◆ **DOCUMENT SEGMENT**
((

WPTD


WPTD is a PBS member television station in Dayton, Ohio, United States, serving the Miami Valley. The station broadcasts from studios at the ThinkTV TeleCenter on South Jefferson Street in downtown Dayton and a transmitter near South Gettysburg Avenue in the Highview Hills neighborhood in southwest Dayton. Its signal is relayed by translator station W25FI-D in Maplewood, Ohio, which broadcasts to Celina, Lima, and Wapakoneta.
WPTD and WPTO, licensed to Oxford but primarily broadcasting to greater Cincinnati and providing secondary public TV service in the Dayton and Cincinnati areas, form ThinkTV. ThinkTV, legally Greater Dayton Public Television, and WCET in Cincinnati are separate subsidiaries of Public Media Connect; master control for all three stations is located in Dayton.

))

◆ **ENTRIES SUPPLIED**
((

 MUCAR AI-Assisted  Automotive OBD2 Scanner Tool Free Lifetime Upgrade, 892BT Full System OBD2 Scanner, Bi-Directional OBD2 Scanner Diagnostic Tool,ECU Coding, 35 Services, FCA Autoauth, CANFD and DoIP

))
((

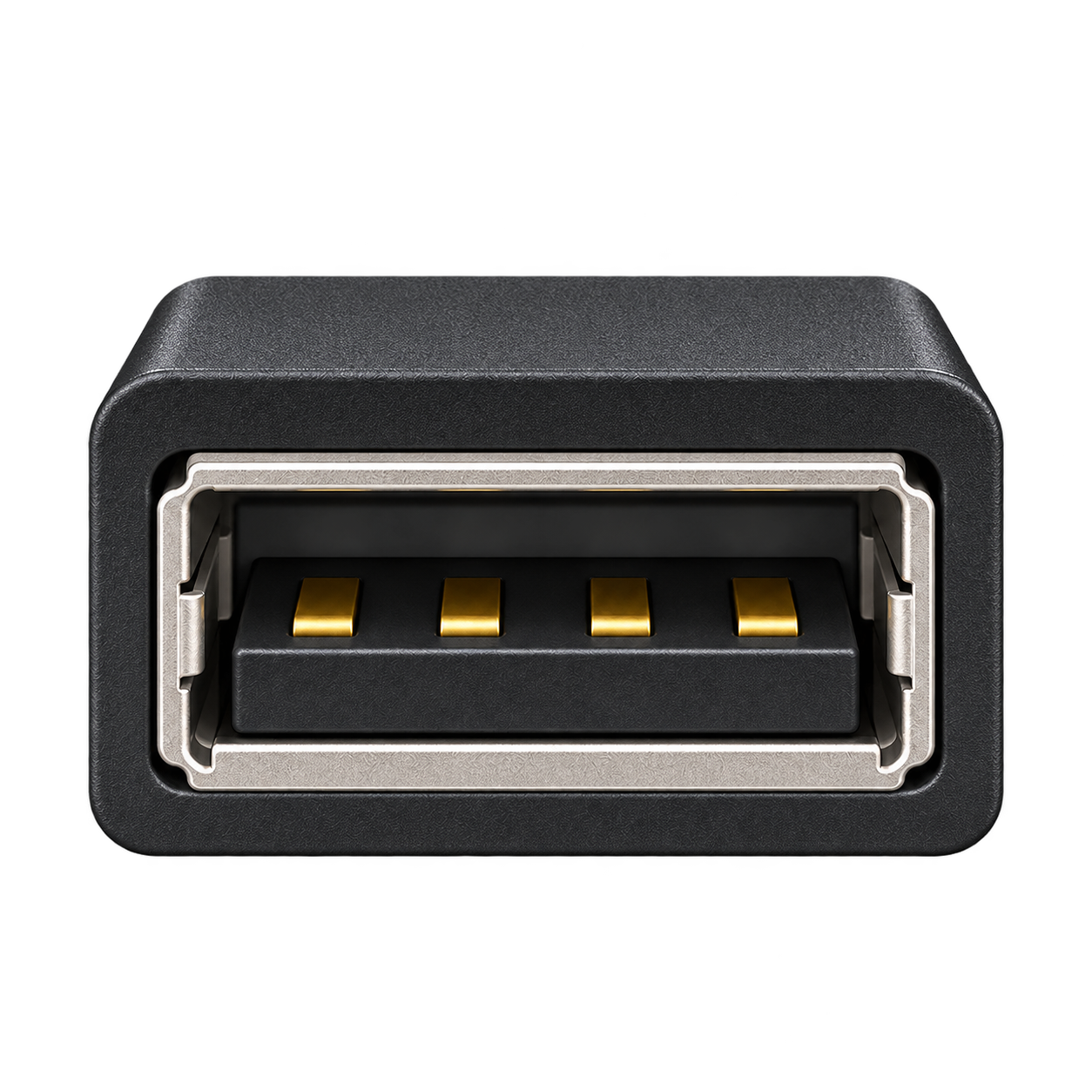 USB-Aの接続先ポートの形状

))
((

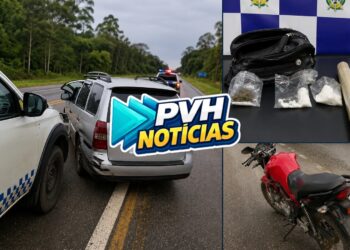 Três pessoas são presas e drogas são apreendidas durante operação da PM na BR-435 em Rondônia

))

◆ **REQUIRED ACTIONS**
- a) According to the WPTD passage, where does the station's transmitter stand?
- b) Reproduce the WPTD passage word for word, from "WPTD is a PBS" up to and including "Lima, and Wapakoneta.".
You can set the listing aside.

◆ **TASK-BY-TASK OUTPUTS**
- a) Near South Gettysburg Avenue in the Highview Hills neighborhood in southwest Dayton.

- b)
WPTD is a PBS member television station in Dayton, Ohio, United States, serving the Miami Valley. The station broadcasts from studios at the ThinkTV TeleCenter on South Jefferson Street in downtown Dayton and a transmitter near South Gettysburg Avenue in the Highview Hills neighborhood in southwest Dayton. Its signal is relayed by translator station W25FI-D in Maplewood, Ohio, which broadcasts to Celina, Lima, and Wapakoneta.